As I predicted last weekend, the Blagojevich jury was ready to end deliberations soon, and on Tuesday we learned they could agree on only one charge, that Blagojevich made false statements to an FBI agent. Unanimous decisions couldn’t be reached regarding the other 23 charges against Blagojevich, although the jury was ready to convict him of trying to sell President Obama’s former U.S. Senate seat until one juror had a change of heart Monday.

That’s not quite the acquittal Blagojevich wants us to believe it is. A hung jury means a mistrial on 23 of 24 counts, and there already is a hearing set for Thursday, Aug. 26, when a retrial will be set in motion. (Double jeopardy only applies if a verdict has been reached regarding a particular charge.) Eventually – and probably sooner than later – it will be Showtime at the Dirksen again.

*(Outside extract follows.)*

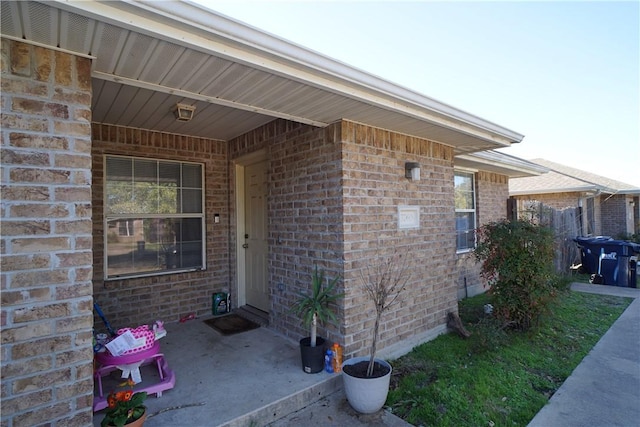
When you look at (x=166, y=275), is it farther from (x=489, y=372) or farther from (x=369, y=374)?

Of course, we taxpayers will foot the bill for the retrial, which isn’t too appealing to our collective pocketbook. What is appealing, however, is justice being served. There should be resolution to whether Blagojevich is guilty of the major offenses he is accused of committing, particularly the attempted sale of a U.S. Senate seat. And if Blagojevich’s life is tied up for another year, I won’t feel too sorry for him, considering the deep fiscal hole he helped dig our state in during his five years as governor.

Hopefully the next jury will put some more time into deliberating. Not that the first jury didn’t do any hard work, but I got the impression that all the jurors’ hearts weren’t completely into it. Yes, they put in a lot of time, put their lives on hold during the workweek as the attorneys argued their cases, but when the time came to deliberate, they asked for Fridays off and seemed to throw in the towel relatively early, especially considering they told Judge Zagel they hadn’t even discussed the 11 counts of wire fraud as of last Thursday. They didn’t deliberate on Friday, so they considered the wire fraud charges only on Monday? If they were confused, they should have asked more questions for clarification’s sake.

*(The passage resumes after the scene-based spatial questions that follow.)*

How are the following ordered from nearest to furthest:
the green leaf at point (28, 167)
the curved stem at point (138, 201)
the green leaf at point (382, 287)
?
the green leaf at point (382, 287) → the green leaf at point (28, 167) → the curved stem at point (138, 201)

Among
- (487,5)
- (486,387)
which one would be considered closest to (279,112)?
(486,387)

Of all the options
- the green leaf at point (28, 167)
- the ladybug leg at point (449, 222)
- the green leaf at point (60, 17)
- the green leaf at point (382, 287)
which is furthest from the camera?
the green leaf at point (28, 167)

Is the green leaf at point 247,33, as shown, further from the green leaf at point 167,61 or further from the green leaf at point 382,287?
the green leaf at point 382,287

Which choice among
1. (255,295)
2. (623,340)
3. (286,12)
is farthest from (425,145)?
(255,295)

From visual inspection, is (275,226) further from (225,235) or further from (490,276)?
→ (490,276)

Regardless, we’re in for a second round of Blagojevich in court beginning next week. And don’t forget, he plans to appeal his conviction, so he’ll also be making more court appearances regarding that matter.

It will be interesting to see how both sides adjust their approaches to the case during the retrial, and whether Blagojevich will even have the same defense attorneys. Until then, those of us who enjoy following political pageantry and its fallout still have the analysis of the first trial to get us through the night.